- _Text to read_
Investors can approach the energy market in several ways, depending on their goals, risk tolerance, and time horizon. A portfolio might include oil and gas producers such as BP (BP), renewables companies like First Solar (FSLR), or nuclear utilities such as Constellation Energy (CEG).

To diversify within the sector, some investors use exchange-traded funds (ETFs) that group related stocks under a single ticker. For example, the Energy Select Sector SPDR ETF (XLE) focuses on oil and gas producers, while the Global X Solar ETF (RAYS) includes solar equipment manufacturers like Enphase Energy (ENPH).

For more direct exposure to commodity prices, oil and gas futures are another option. Funds such as the United States Oil Fund (USO) offer a way to participate in this part of the market without trading futures contracts directly.

The bottom line

The energy sector gives you a wide range of ways to invest, whether you’re interested in fossil fuel producers, renewables, utilities, or a mix of all three. As the market continues to change, you can build a portfolio that balances the stability of established companies with the growth potential of those contributing to the shift toward lower-carbon energy. And you don’t have to pick a single winner. ETFs and mutual funds provide exposure to different parts of the sector without putting all your money into one company or technology.

Specific companies and funds are mentioned in this article for educational purposes only and not as an endorsement.

- _Provided material_

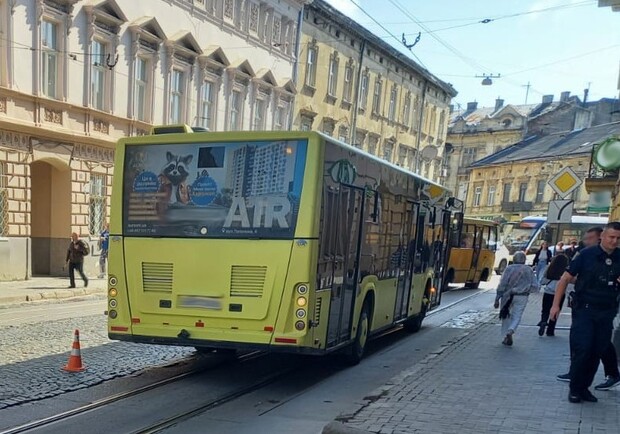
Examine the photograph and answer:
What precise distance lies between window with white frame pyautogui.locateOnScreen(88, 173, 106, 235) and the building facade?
35 millimetres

- _Exercise task A_
In the energy investing text, which ETF focuses on oil and gas producers?
- _Exercise task B_
Print the part of the energy investing text that opens with the words containing "The energy sector" and closes with "as an endorsement.".

- _Task result A_
The Energy Select Sector SPDR ETF (XLE).

- _Task result B_
The energy sector gives you a wide range of ways to invest, whether you’re interested in fossil fuel producers, renewables, utilities, or a mix of all three. As the market continues to change, you can build a portfolio that balances the stability of established companies with the growth potential of those contributing to the shift toward lower-carbon energy. And you don’t have to pick a single winner. ETFs and mutual funds provide exposure to different parts of the sector without putting all your money into one company or technology.

Specific companies and funds are mentioned in this article for educational purposes only and not as an endorsement.